(Collection entries)
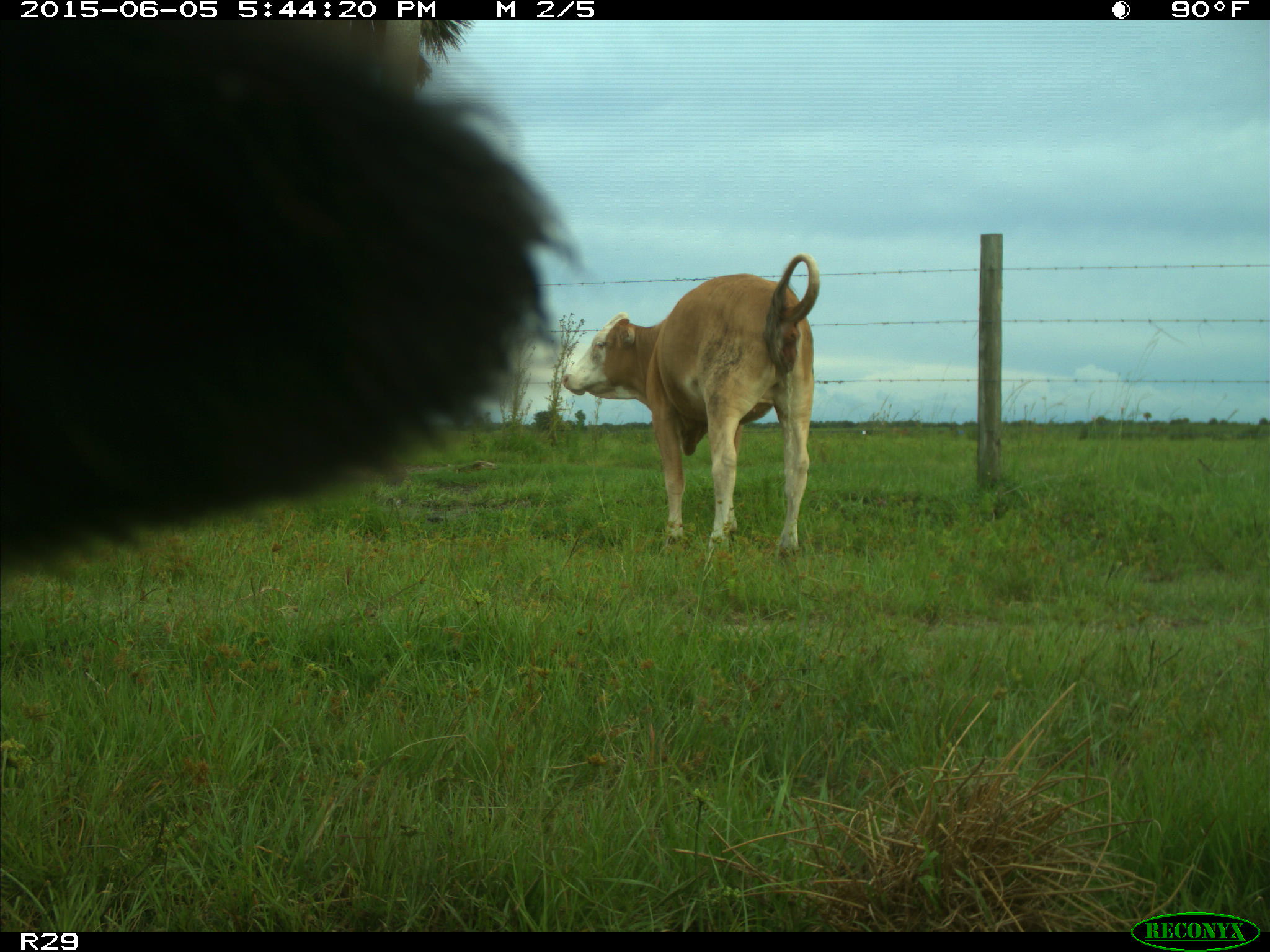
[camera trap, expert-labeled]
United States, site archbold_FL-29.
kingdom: Animalia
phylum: Chordata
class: Mammalia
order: Artiodactyla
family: Bovidae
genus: Bos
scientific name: Bos taurus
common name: domestic cow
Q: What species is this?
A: Bos taurus (domestic cow).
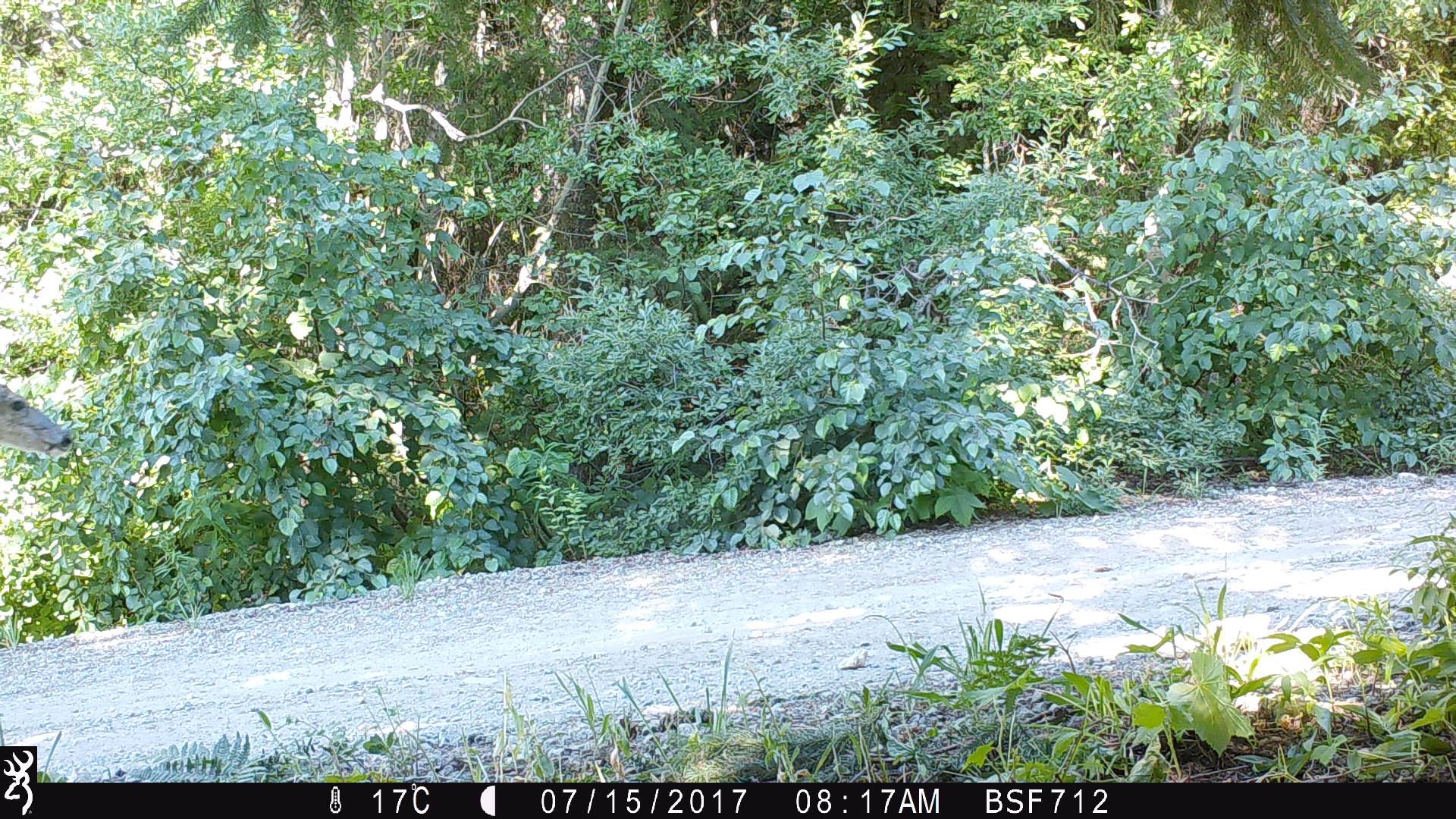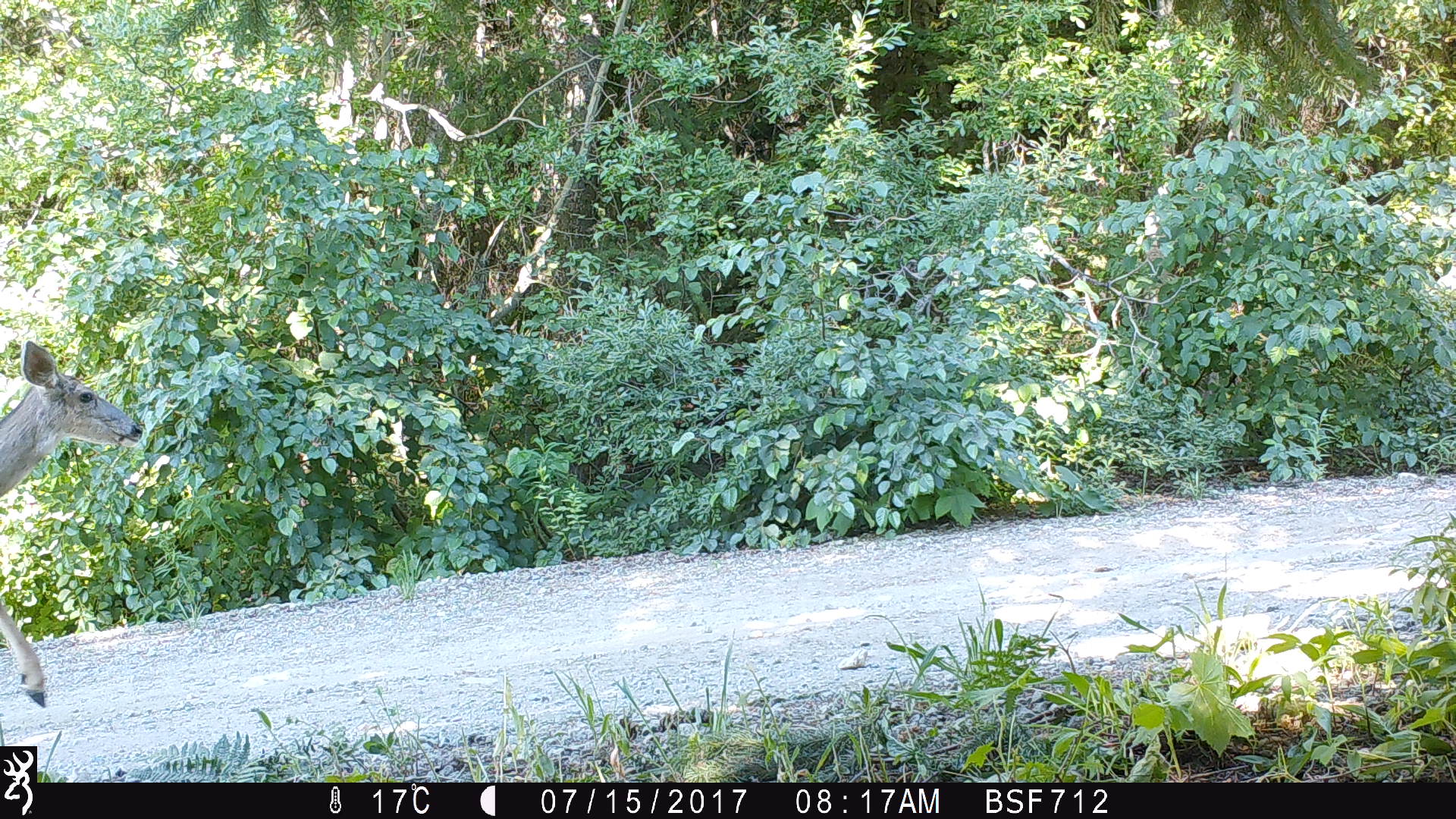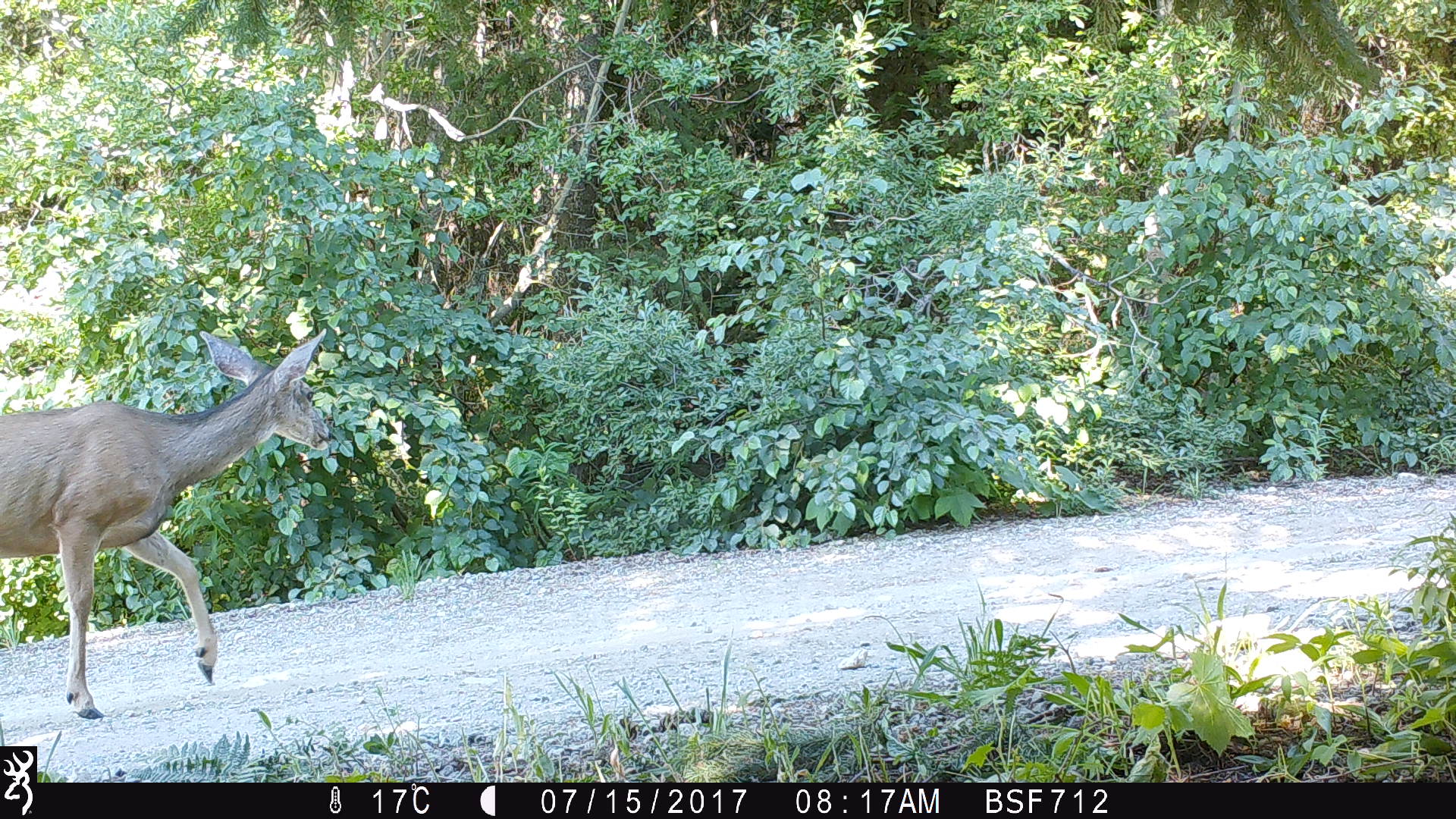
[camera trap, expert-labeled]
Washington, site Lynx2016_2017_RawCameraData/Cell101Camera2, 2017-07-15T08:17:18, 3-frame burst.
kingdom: Animalia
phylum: Chordata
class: Mammalia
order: Artiodactyla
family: Cervidae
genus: Odocoileus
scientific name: Odocoileus hemionus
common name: mule deer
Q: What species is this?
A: Odocoileus hemionus (mule deer).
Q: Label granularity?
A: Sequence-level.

◆ Exercise prompt
What is needed is an exact copy of the lines above from the one with "United States, site archbold_FL-29." to the one with "genus: Odocoileus", both ends kept, and nothing more; please leave the pictures out.

◆ Result of this task
United States, site archbold_FL-29.
kingdom: Animalia
phylum: Chordata
class: Mammalia
order: Artiodactyla
family: Bovidae
genus: Bos
scientific name: Bos taurus
common name: domestic cow
Q: What species is this?
A: Bos taurus (domestic cow).
[camera trap, expert-labeled]
Washington, site Lynx2016_2017_RawCameraData/Cell101Camera2, 2017-07-15T08:17:18, 3-frame burst.
kingdom: Animalia
phylum: Chordata
class: Mammalia
order: Artiodactyla
family: Cervidae
genus: Odocoileus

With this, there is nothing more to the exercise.